What is the condition of hairballs? Hairballs result from accumulations of hair in the digestive tract. Cats are fastidious cleaners, spending a great deal of time grooming their hair. When a cat grooms, its rough tongue pulls loose, dead hair from the coat. This hair is then swallowed and can accumulate in the cats stomach and becomes a source of irritation. Some hair may be passed from the cats body in the feces or could be coughed up in the form of a hairball.

What are the signs of hairballs? Some typical signs of hairballs in cats are:

- gagging
- occasional vomiting
- eating small quantities of food at a time
- weight loss, or even a complete loss of appetite
- constipation
- regurgitation of undigested food right after it is eaten
- dry coughing from deep inside (strange noises made through the nose and throat, almost like a muted cough)

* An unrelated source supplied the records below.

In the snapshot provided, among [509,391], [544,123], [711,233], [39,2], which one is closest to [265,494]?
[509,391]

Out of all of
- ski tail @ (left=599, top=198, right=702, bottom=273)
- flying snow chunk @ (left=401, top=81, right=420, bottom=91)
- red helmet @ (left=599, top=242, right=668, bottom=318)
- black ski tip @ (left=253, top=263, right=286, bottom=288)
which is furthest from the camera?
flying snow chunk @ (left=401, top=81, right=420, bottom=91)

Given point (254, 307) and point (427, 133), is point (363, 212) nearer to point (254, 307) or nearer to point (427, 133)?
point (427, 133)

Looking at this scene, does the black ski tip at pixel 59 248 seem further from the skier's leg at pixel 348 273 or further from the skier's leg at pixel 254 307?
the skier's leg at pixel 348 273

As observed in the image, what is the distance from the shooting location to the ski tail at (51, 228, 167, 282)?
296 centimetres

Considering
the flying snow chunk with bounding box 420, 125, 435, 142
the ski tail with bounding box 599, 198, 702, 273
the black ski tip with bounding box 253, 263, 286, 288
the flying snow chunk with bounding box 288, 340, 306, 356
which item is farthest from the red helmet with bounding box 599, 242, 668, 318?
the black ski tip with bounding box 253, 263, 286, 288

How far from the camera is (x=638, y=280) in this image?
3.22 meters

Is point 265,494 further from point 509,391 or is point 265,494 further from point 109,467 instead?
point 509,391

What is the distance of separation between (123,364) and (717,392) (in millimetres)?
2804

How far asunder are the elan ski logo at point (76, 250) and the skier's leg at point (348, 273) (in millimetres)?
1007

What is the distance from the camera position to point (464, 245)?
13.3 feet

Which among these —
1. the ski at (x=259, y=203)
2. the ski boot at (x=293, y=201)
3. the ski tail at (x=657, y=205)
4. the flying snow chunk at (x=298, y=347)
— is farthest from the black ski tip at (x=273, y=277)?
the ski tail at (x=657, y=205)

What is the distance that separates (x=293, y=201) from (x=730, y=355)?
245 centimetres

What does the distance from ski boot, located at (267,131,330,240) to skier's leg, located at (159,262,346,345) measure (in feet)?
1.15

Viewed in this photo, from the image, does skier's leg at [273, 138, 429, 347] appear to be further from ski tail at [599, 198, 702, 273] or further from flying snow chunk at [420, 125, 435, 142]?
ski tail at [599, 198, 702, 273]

Hairball prevention starts with a regular grooming schedule using combs, slicker brushes and grooming mitts especially on long-haired breeds of cats and during shedding seasons and warmer months. Adding high fiber levels (soluble & insoluble) to the diet helps to facilitate the transition of hair through the gastrointestinal tract. This is a natural and effective way to help minimize the formation of feline hairballs.

Frequently Asked Questions:

Do hairballs affect certain cats and not others? Hairballs can afflict any cat, whether it is a short or long-haired breed, but tend to be more prevalent in long-haired cats. This is simply because they have more hair.

Are hairballs more common at certain times of the year or in certain regions of the country? Even though cats are prone to develop hairballs any time of the year, more occur during shedding seasons and warmer months. This is typically because cats shed more during these times.

Can a hairball lead to surgery? Occasionally a hairball can become serious if it develops into a large enough mass, causing severe or complete obstruction/impaction and possible loss of digestive function and can require surgery. This is a rare occurance.

Are hairballs more common now than they were before the domestication of cats? Do outdoor cats have as much of a problem with hairballs as indoor cats?

Both indoor and outdoor cats are prone to hairballs. The severity and occurrences of the hairballs depends a lot on the coat length, if they are groomed on a regular basis, and if they groom or shed excessively. Please help keep your cat from choking on hairballs by regular grooming. This means grooming your cat on a regular basis will reduce hairballs.